Doris was his secretary at one time and said he would “wax poetic” in court. Doris is blond, and Mr. Pem often called her: “The blond!” Although I don’t recall him telling a “blonde joke,” he often exclaimed, “The blonde’s got a brain!” And she does!

His compliment implies he may have come across other “blondes” whose minds were less impressive.

Mr. Pem also became a judge, one time taking his rental tenants’ children to a fair in an adjoining county where some “Jim Crow” still held sway. He was told “no” at the gate, but insisted, and all were accepted in. The next week, a cross was burned in his yard.

Mr. Pem enjoyed a couple of evening drinks (the manly “Sinatra” kind, not Bud-Lite). Too intelligent to drive then, he often called on a man by the name of “Satterfield” to transport him, driving Mr. Pem’s little white truck.

One evening, Mr. Satterfield was not available, so I “got the call” (not “that” kind, although I briefly considered becoming a Lutheran minister one time, but decided against it for fear of having to write something every week).

We pulled out just as a violent thunderstorm kicked up. Later, there was no point in trying to use that old rule-of-thumb, lightning-to-thunder calculation of a five-second gap equaling 1 mile distance, because both seemed simultaneous, directly above.

The din of sound and glare of lightning, comparable to the USS North Carolina’s “Sound and Light Show,” made it truly, “a dark and stormy night!” I wondered if some county areas had lost power, because the only light seemed to be that of the little truck’s headlights and flashes in the sky.

Such heavenly “rabble-rousing” would have made great sound effects for some of Wagner’s operas, except even the “healthiest” Wagnerian soprano would have found her “expansive” voice no match for it.

Well before each road turn, Mr. Pem gave directions in a clear, but more guttural baritone than usual.

When I inquired as to our destination, Mr. Pem said words to the effect that he was “going to see a man about a rooster.”

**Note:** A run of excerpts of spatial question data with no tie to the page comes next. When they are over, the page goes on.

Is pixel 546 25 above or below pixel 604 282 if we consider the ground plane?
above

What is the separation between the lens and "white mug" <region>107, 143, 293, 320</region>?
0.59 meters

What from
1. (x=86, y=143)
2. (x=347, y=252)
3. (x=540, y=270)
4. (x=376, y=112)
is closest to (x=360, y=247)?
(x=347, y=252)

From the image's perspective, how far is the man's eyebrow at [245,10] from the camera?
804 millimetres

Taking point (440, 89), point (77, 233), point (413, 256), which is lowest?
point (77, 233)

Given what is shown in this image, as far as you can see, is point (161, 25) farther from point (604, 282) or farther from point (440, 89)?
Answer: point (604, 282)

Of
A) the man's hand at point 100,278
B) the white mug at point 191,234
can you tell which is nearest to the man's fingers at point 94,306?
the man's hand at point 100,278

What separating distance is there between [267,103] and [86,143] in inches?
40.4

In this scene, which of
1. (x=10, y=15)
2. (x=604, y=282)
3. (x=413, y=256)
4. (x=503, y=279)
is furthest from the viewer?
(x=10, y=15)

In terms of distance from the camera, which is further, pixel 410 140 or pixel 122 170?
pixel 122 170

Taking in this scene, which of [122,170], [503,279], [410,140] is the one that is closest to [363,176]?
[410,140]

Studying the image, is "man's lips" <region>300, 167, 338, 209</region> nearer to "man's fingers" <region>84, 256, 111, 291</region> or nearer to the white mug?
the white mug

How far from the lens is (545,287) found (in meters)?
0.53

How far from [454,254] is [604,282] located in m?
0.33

He then said something which spoke of the necessity of our trip being “dead of night” — this rooster was a “fighter.” I soon realized that he meant this not in the sense of an extremely positive, “giterdone” denizen of the chicken house (if a rooster can be such), but in relation to that old outlawed sport of both South and North: “cockfighting.”

After many road turns in the stormy dark, we traveled down a dirt road to what was basically a shack whose simple front porch lighting design consisted of a single, unadorned bulb on a dangling chord. An elderly, simply dressed couple sat on that porch, and it being summer, their feet were bare.

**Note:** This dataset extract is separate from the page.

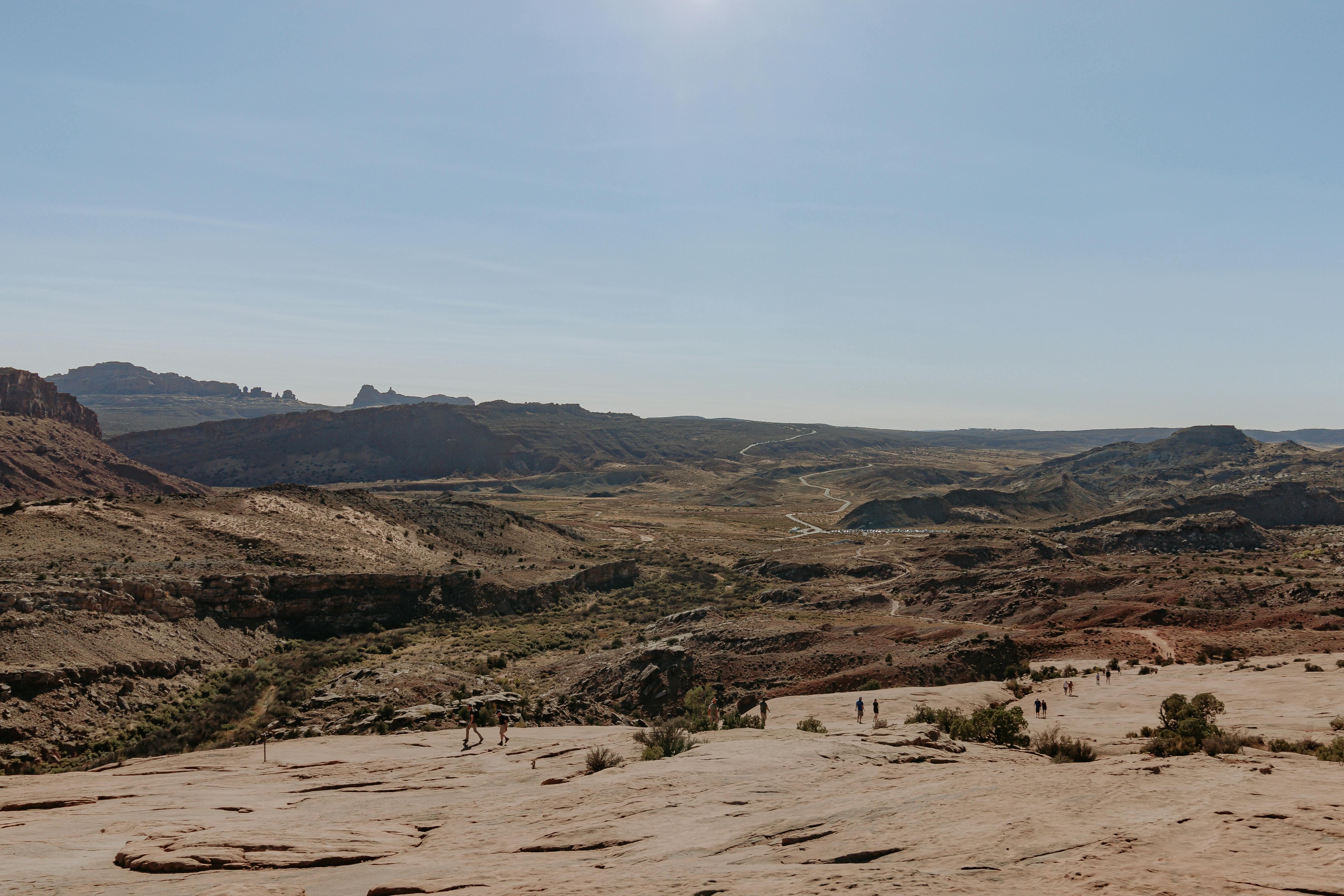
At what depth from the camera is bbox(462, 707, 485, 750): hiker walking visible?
63.8 feet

Mr. Pem got out and assisted the man in trying to “shoo” the rooster down from a point about 50 feet up in an old oak tree. They used a long cane pole to coax (scare) it, all the while, lightning serving as “lighting” for this strange scene.

They finally succeeded, and Mr. Pem put the rooster in a cage on the truck bed, paid the man, then covered the cage with a tarp to keep out the rain; but the rooster was already quite soaked from its time in the tree.

Arriving home, I felt as if I had truly been on a time journey to the Old South; but cockfighting still takes place in remote areas nowadays.

  Postscript: Thinking back, I remember the scene of the simple Southern couple on the “bulb-lit” porch that night. I’m tempted to make some wisecrack now about the possible topics of their summertime, “barefoot conversation,” but will resist.

I must ever refrain from making disparaging comment about my fellow Southerner, saving such for the Yankee (of whom, even at this late date, much can be said).